§ **Task description**
Print each of the following lines without alteration, from the first line down to the line containing "Serious Cookies - White", with both included. Omit the pictures from your answer.

[Brief web captions]
Segment Open

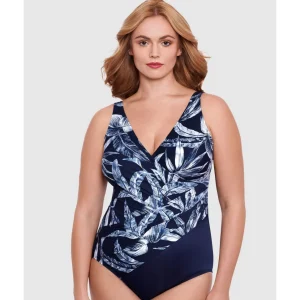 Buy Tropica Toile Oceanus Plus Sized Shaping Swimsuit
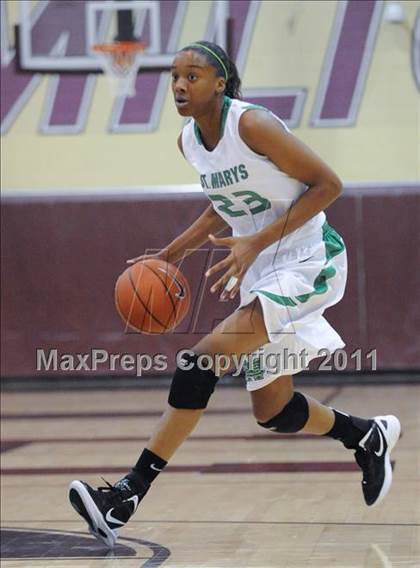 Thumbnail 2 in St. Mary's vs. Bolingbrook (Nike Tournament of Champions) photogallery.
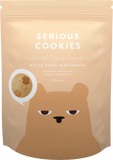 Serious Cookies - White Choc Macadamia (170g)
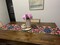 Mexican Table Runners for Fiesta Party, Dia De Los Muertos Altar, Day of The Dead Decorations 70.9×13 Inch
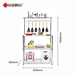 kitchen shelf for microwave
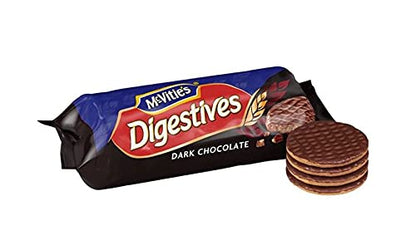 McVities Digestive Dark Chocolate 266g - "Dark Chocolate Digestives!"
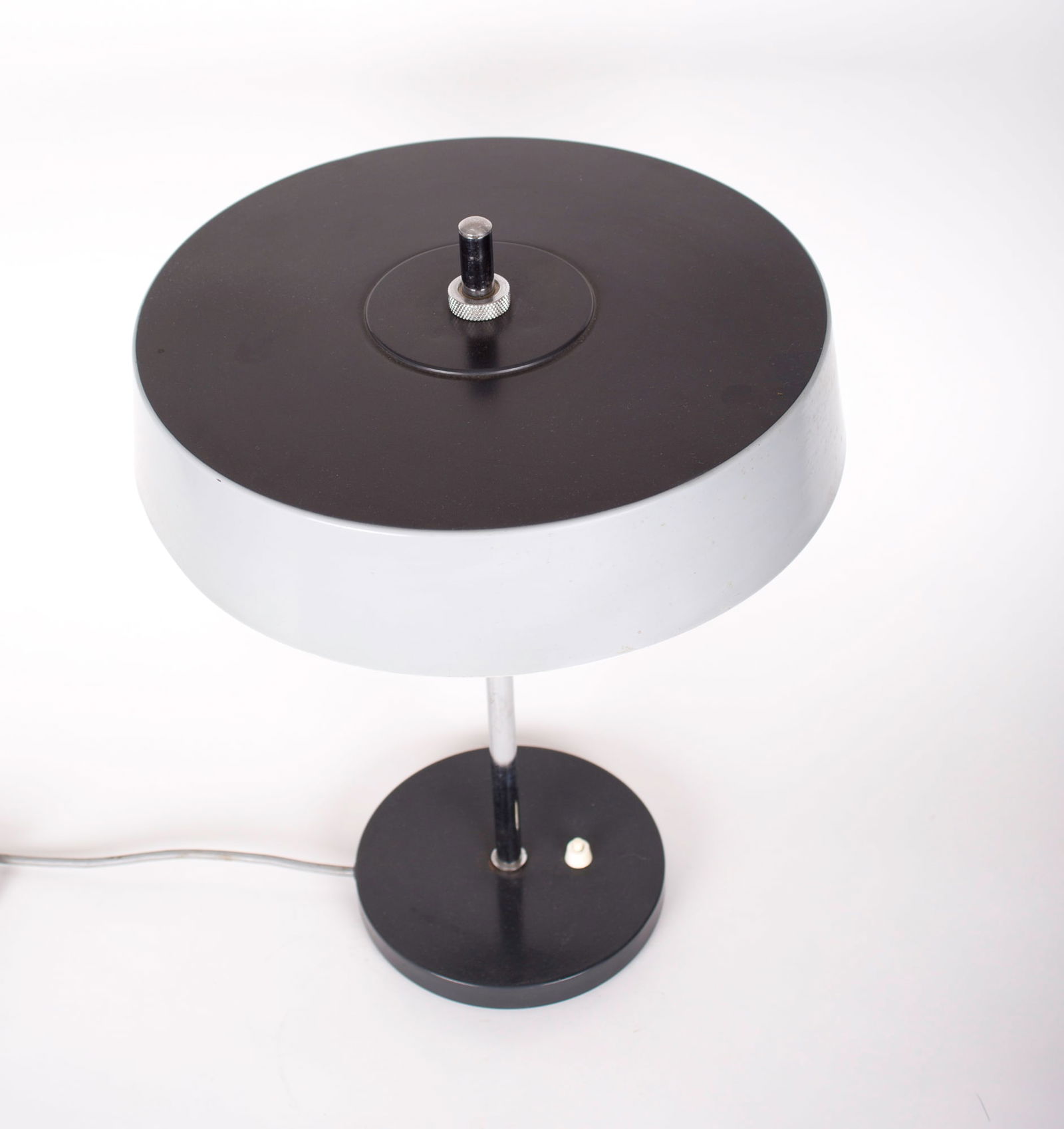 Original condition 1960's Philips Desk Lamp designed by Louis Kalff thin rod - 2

Segment Closed

§ **Task result**
 Buy Tropica Toile Oceanus Plus Sized Shaping Swimsuit
 Thumbnail 2 in St. Mary's vs. Bolingbrook (Nike Tournament of Champions) photogallery.
 Serious Cookies - White Choc Macadamia (170g)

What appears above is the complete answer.